[Stored records]
# # # #

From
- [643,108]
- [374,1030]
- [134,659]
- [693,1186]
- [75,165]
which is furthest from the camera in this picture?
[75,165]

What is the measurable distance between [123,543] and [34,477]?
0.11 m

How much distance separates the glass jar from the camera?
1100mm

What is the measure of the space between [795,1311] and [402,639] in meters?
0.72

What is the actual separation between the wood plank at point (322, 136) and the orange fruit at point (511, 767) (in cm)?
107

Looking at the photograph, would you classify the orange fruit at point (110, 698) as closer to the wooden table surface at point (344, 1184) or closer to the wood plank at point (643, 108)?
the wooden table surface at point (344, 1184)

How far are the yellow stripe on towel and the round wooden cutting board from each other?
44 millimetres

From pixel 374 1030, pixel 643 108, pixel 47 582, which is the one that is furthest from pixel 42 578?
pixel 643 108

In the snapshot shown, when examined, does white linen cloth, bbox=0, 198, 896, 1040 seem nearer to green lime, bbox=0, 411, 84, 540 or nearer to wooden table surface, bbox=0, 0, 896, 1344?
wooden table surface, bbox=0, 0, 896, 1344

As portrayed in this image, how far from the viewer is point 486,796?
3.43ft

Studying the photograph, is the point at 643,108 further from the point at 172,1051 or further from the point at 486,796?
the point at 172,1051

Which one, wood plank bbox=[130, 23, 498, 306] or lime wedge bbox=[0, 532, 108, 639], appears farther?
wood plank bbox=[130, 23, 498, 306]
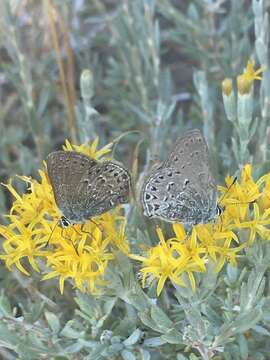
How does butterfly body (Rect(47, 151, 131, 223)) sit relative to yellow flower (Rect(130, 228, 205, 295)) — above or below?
above

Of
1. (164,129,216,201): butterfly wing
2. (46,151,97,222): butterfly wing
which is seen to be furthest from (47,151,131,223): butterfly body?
(164,129,216,201): butterfly wing

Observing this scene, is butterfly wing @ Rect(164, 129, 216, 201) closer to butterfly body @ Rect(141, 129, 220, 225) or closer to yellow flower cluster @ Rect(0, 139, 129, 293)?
butterfly body @ Rect(141, 129, 220, 225)

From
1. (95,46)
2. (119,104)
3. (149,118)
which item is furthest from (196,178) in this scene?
(95,46)

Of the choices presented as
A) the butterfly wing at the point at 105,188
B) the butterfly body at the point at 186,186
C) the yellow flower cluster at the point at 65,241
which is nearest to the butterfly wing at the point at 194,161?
the butterfly body at the point at 186,186

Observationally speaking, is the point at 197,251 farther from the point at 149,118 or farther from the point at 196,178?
the point at 149,118

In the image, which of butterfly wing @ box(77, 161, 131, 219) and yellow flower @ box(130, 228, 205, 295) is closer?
yellow flower @ box(130, 228, 205, 295)

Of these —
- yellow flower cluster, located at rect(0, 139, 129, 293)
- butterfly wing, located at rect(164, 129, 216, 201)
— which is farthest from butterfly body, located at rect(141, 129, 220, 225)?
yellow flower cluster, located at rect(0, 139, 129, 293)
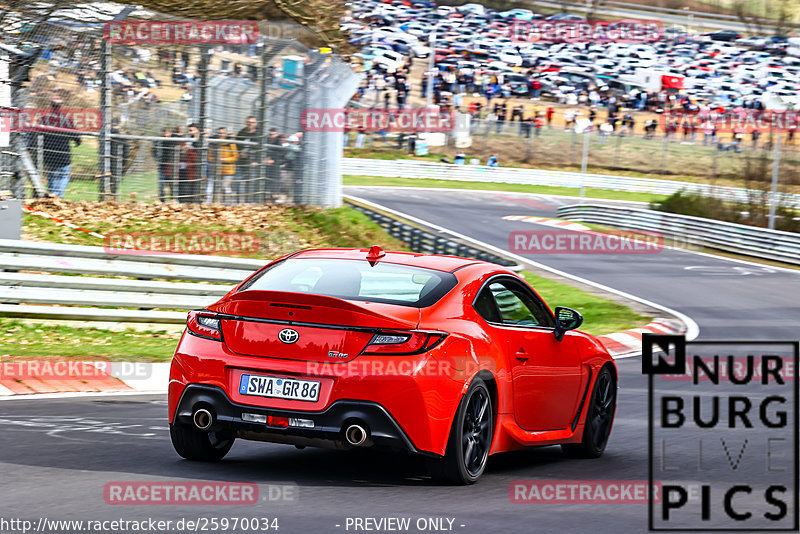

# # # #

Convert the records above into a Markdown table with the columns No. and Line, giving each nonblank line its own numbered row and omitting blank lines. Leave the pictures out of the answer.

| No. | Line |
|---|---|
| 1 | From |
| 2 | - [643,108] |
| 3 | - [374,1030] |
| 4 | - [134,659] |
| 5 | - [693,1186] |
| 6 | - [75,165] |
| 7 | which is furthest from the camera in this picture? |
| 8 | [75,165] |
| 9 | What is the measurable distance between [123,543] and [34,477]? |
| 10 | 0.11 m |
| 11 | How much distance separates the glass jar from the camera? |
| 12 | 1100mm |
| 13 | What is the measure of the space between [795,1311] and [402,639] in meters? |
| 14 | 0.72 |
| 15 | What is the actual separation between the wood plank at point (322, 136) and the orange fruit at point (511, 767) (in cm)? |
| 16 | 107 |
| 17 | Looking at the photograph, would you classify the orange fruit at point (110, 698) as closer to the wooden table surface at point (344, 1184) or closer to the wood plank at point (643, 108)? |
| 18 | the wooden table surface at point (344, 1184) |
| 19 | How far are the yellow stripe on towel and the round wooden cutting board from each other? |
| 20 | 44 millimetres |
| 21 | From pixel 374 1030, pixel 643 108, pixel 47 582, which is the one that is furthest from pixel 42 578? |
| 22 | pixel 643 108 |
| 23 | In the snapshot shown, when examined, does white linen cloth, bbox=0, 198, 896, 1040 seem nearer to green lime, bbox=0, 411, 84, 540 or nearer to wooden table surface, bbox=0, 0, 896, 1344? |
| 24 | wooden table surface, bbox=0, 0, 896, 1344 |
| 25 | As portrayed in this image, how far from the viewer is point 486,796? |
| 26 | 3.43ft |
| 27 | Studying the photograph, is the point at 643,108 further from the point at 172,1051 or further from the point at 486,796? |
| 28 | the point at 172,1051 |
| 29 | Which one, wood plank bbox=[130, 23, 498, 306] or lime wedge bbox=[0, 532, 108, 639], appears farther? |
| 30 | wood plank bbox=[130, 23, 498, 306] |
| 31 | How does butterfly body (Rect(47, 151, 131, 223)) sit relative to yellow flower (Rect(130, 228, 205, 295)) — above or below? |
| 32 | above |
| 33 | Of |
| 34 | 1. (164,129,216,201): butterfly wing |
| 35 | 2. (46,151,97,222): butterfly wing |
| 36 | which is seen to be furthest from (47,151,131,223): butterfly body? |
| 37 | (164,129,216,201): butterfly wing |
| 38 | Observing this scene, is butterfly wing @ Rect(164, 129, 216, 201) closer to butterfly body @ Rect(141, 129, 220, 225) or closer to yellow flower cluster @ Rect(0, 139, 129, 293)? |
| 39 | butterfly body @ Rect(141, 129, 220, 225) |
| 40 | From |
| 41 | 1. (95,46) |
| 42 | 2. (119,104) |
| 43 | 3. (149,118) |
| 44 | which item is furthest from (196,178) in this scene? |
| 45 | (95,46) |
| 46 | Of the choices presented as |
| 47 | A) the butterfly wing at the point at 105,188 |
| 48 | B) the butterfly body at the point at 186,186 |
| 49 | C) the yellow flower cluster at the point at 65,241 |
| 50 | which is nearest to the butterfly wing at the point at 194,161? |
| 51 | the butterfly body at the point at 186,186 |
| 52 | Observationally speaking, is the point at 197,251 farther from the point at 149,118 or farther from the point at 196,178? |
| 53 | the point at 149,118 |
| 54 | In the image, which of butterfly wing @ box(77, 161, 131, 219) and yellow flower @ box(130, 228, 205, 295) is closer? |
| 55 | yellow flower @ box(130, 228, 205, 295) |
| 56 | Of these — |
| 57 | - yellow flower cluster, located at rect(0, 139, 129, 293) |
| 58 | - butterfly wing, located at rect(164, 129, 216, 201) |
| 59 | — which is farthest from butterfly body, located at rect(141, 129, 220, 225)? |
| 60 | yellow flower cluster, located at rect(0, 139, 129, 293) |